Él solo miraba el mar...
Vivía hace unos años cumpliendo su sueño, acariciar la arena y escuchar el sonido de las olas todos los días de lo que le queda de vida.
Pedro era un hombre solitario, de pocas palabras y muchos libros; su casa era humilde, pero con mucha luz, llena de olor a café y galletas porque le gustaba cocinar.
En su pequeño paraíso, cuando caía la noche, se sentaba afuera a observar las estrellas, escuchar el mar a lo lejos y a escribir... Creo profundamente que ni él sabía bien lo que plasmaba en esas hojas.
Lo que nunca imaginó en esos días llenos de sol, brisa suave y tibia es que buscaría su amistad un ser un tanto particular.
Cuando ir a la orilla empezó a hacerse una costumbre de todas las mañanas, Pedro descubrió que había una gaviota que siempre se paraba al lado de él.

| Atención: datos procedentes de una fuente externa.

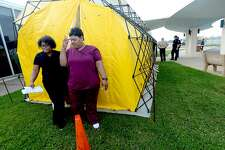 Medical personnel check out one of their tent facilities after representatives from multiple Southeast Texas counties annnounced the opening of a drive-thru testing unit for COVID-19 at Jack Brooks Regional Airport Monday. Photo taken Monday, March 23, 2020 Kim Brent/The Enterprise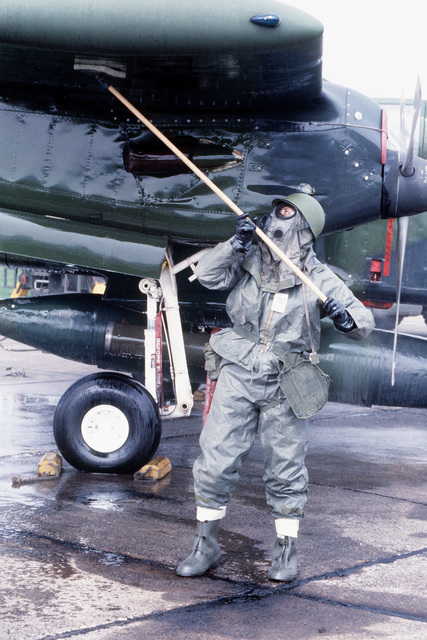 """A ground crewman """"decontaminates"""" an OV-10 Bronco aircraft after it """"had flown through a chemical environment"""" during Exercise UREX '82"""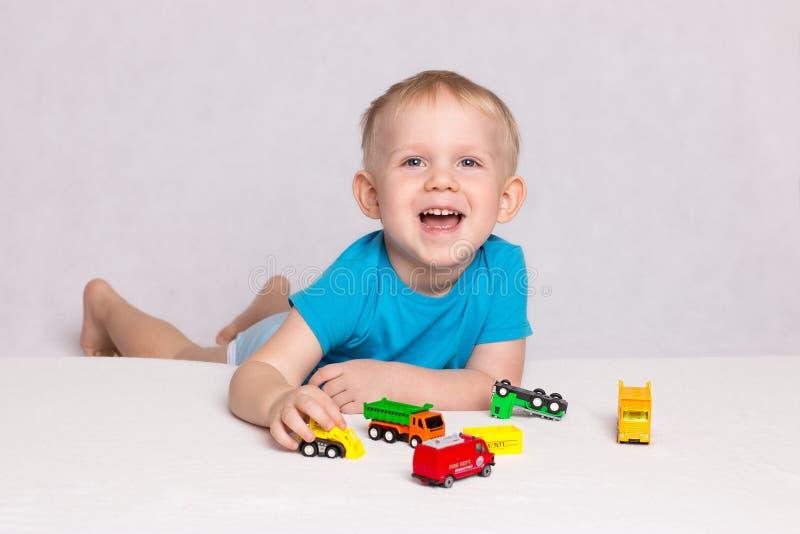 Liten lycklig blond pojke som spelar kulöra bilar på vit bakgrund royaltyfri bild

Pero él solo miraba el mar...
Hasta que un día notó que el ave lo miraba, también notó que tenía una mancha en forma de estrella en su ala derecha, y ahí descubrió que era siempre la misma gaviota que se acercaba.
Cuando él la miraba, ella miraba el mar, y cuando ella lo miraba, él miraba el mar.

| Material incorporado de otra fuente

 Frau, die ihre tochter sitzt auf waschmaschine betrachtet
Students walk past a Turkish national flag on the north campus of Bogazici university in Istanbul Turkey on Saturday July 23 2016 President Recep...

Y así se acostumbraron los dos, a lo largo de toda la primavera, a acompañarse, en silencio, siempre a la misma distancia, pisando el mismo suelo y dirigiendo la mirada hacia el mismo horizonte. Los dos miraban el mar, a veces al mismo tiempo, a veces turnándose, pero ese era su ritual:
Mirar el mar, acompañarse, en silencio, sin entender mucho, sin entender nada ni tampoco necesitarlo.